* Task to carry out
In the records below, find the line containing "category: hyenaspotted". Output it and every line after it to the end, unchanged, with no pictures.

* Saved data entries
"""

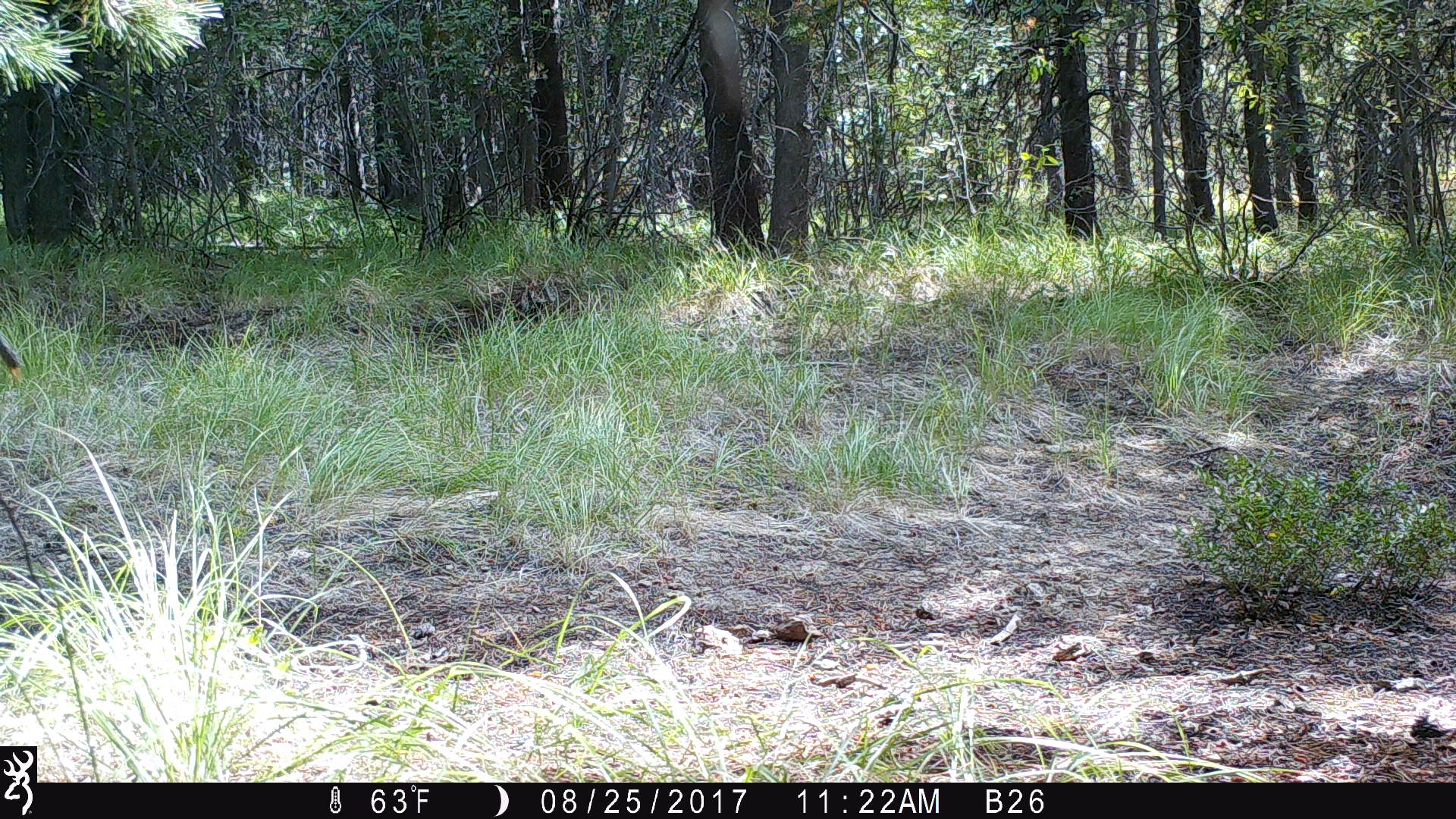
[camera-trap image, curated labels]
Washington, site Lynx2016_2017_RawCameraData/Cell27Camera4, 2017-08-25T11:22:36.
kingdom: Animalia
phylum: Chordata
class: Mammalia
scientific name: Mammalia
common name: small mammal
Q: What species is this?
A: Small mammal (Mammalia).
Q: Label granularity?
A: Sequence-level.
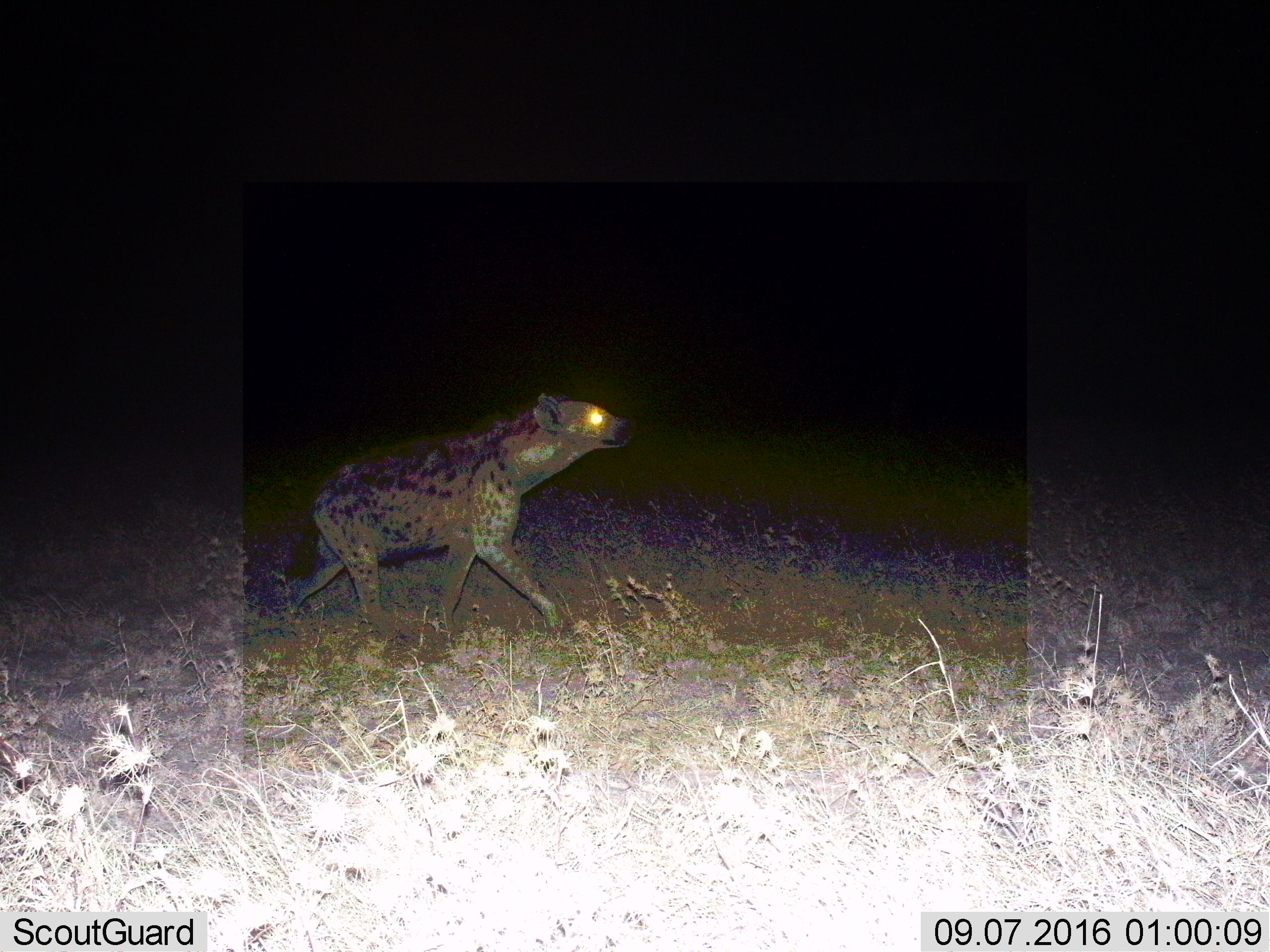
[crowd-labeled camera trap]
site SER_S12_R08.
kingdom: Animalia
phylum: Chordata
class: Mammalia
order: Carnivora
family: Hyaenidae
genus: Crocuta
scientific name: Crocuta crocuta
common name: spotted hyena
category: hyenaspotted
Hyenaspotted (spotted hyena) (Crocuta crocuta), count 1. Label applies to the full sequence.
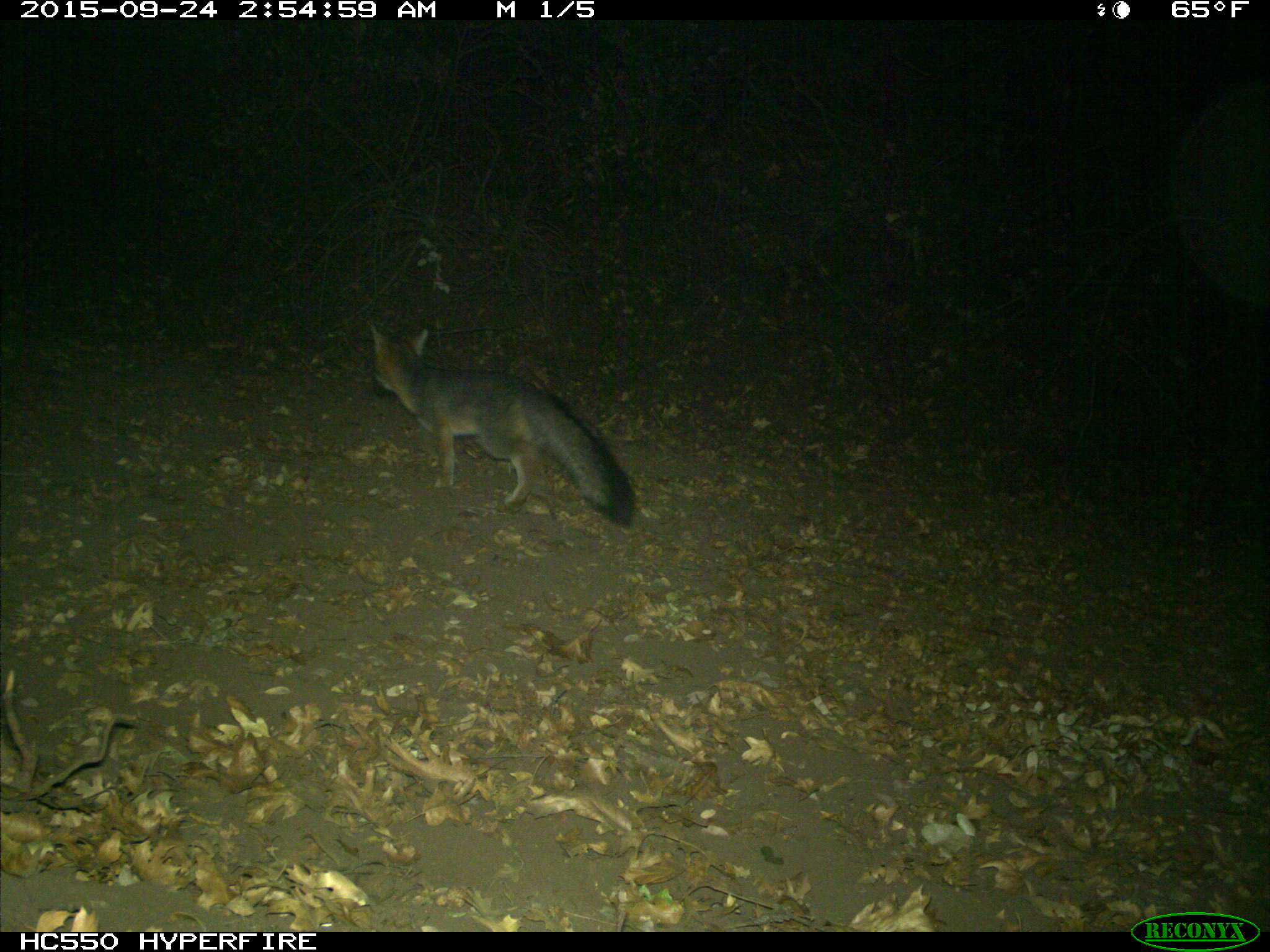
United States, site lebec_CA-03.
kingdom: Animalia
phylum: Chordata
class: Mammalia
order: Carnivora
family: Canidae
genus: Urocyon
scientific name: Urocyon cinereoargenteus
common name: gray fox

"""

* Answer to this task
category: hyenaspotted
Hyenaspotted (spotted hyena) (Crocuta crocuta), count 1. Label applies to the full sequence.
United States, site lebec_CA-03.
kingdom: Animalia
phylum: Chordata
class: Mammalia
order: Carnivora
family: Canidae
genus: Urocyon
scientific name: Urocyon cinereoargenteus
common name: gray fox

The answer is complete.